DATA SHOWN section start
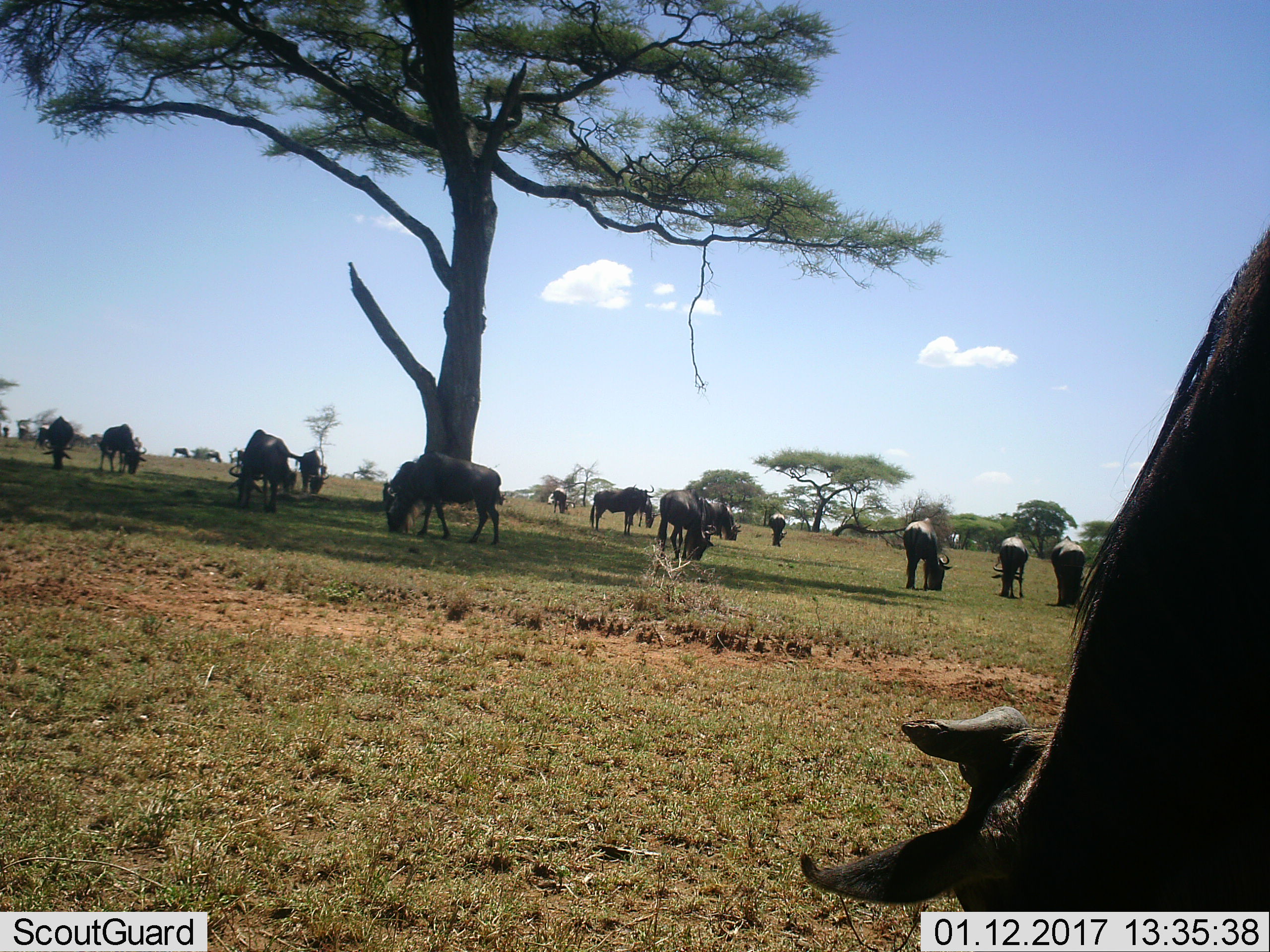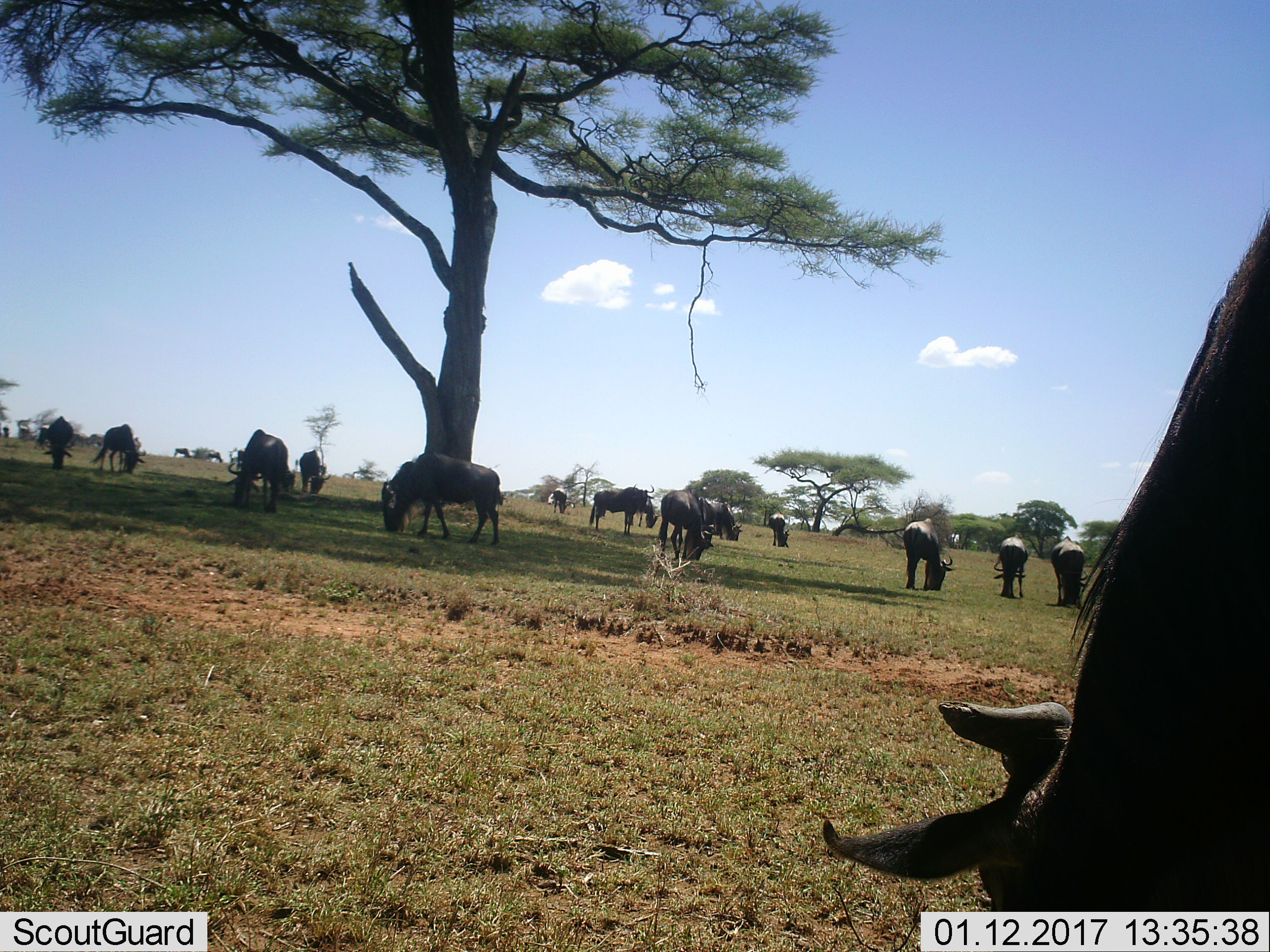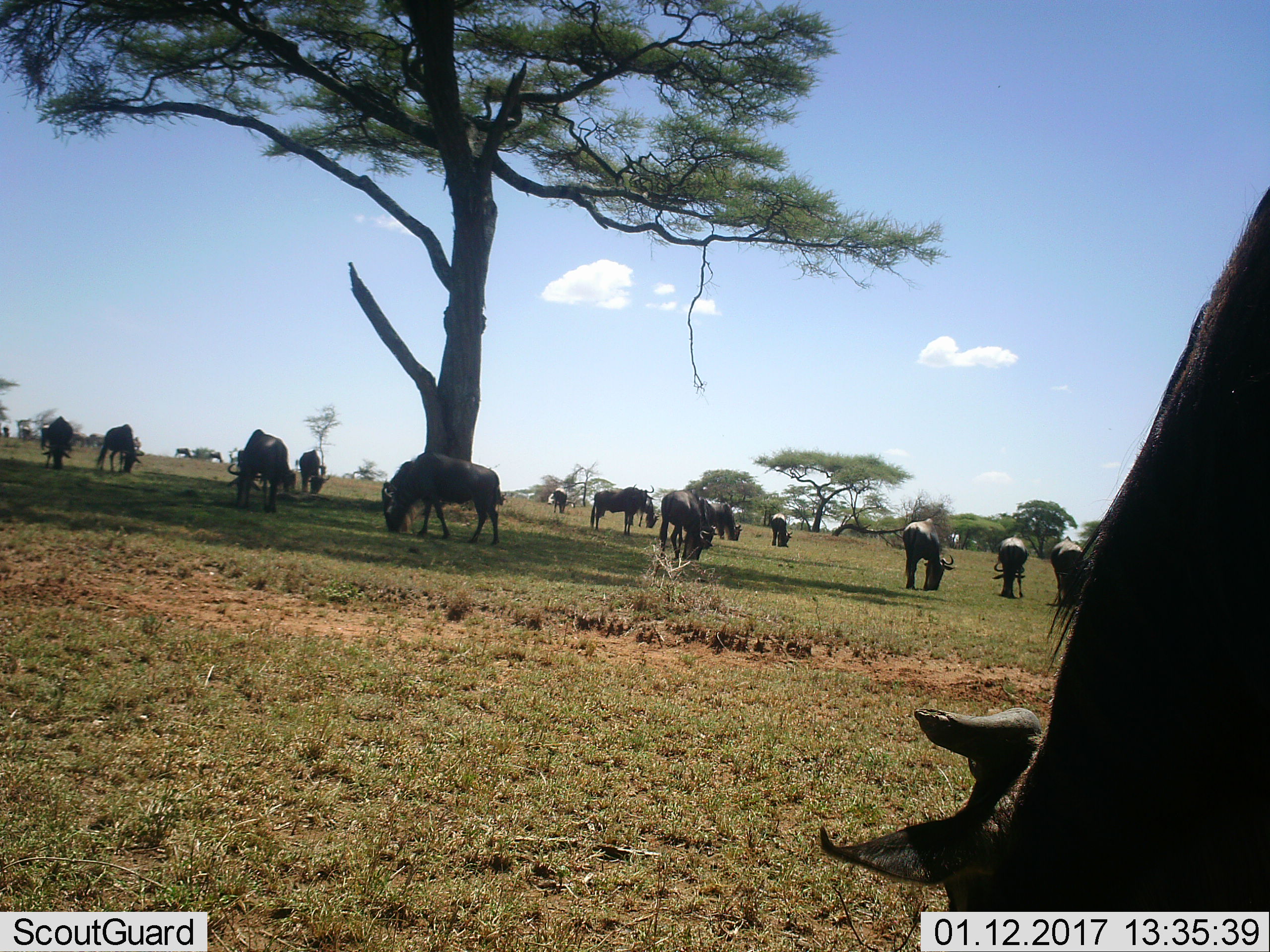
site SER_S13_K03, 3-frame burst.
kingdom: Animalia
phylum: Chordata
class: Mammalia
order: Artiodactyla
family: Bovidae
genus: Connochaetes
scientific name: Connochaetes taurinus taurinus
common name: blue wildebeest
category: wildebeestblue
Wildebeestblue (blue wildebeest) (Connochaetes taurinus taurinus), count 11-50. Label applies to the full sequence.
DATA SHOWN section end
• [PROBLEM TO WORK ON]
The job here is to write out the records exactly, pictures excluded.

• [EXERCISE SOLUTION]
site SER_S13_K03, 3-frame burst.
kingdom: Animalia
phylum: Chordata
class: Mammalia
order: Artiodactyla
family: Bovidae
genus: Connochaetes
scientific name: Connochaetes taurinus taurinus
common name: blue wildebeest
category: wildebeestblue
Wildebeestblue (blue wildebeest) (Connochaetes taurinus taurinus), count 11-50. Label applies to the full sequence.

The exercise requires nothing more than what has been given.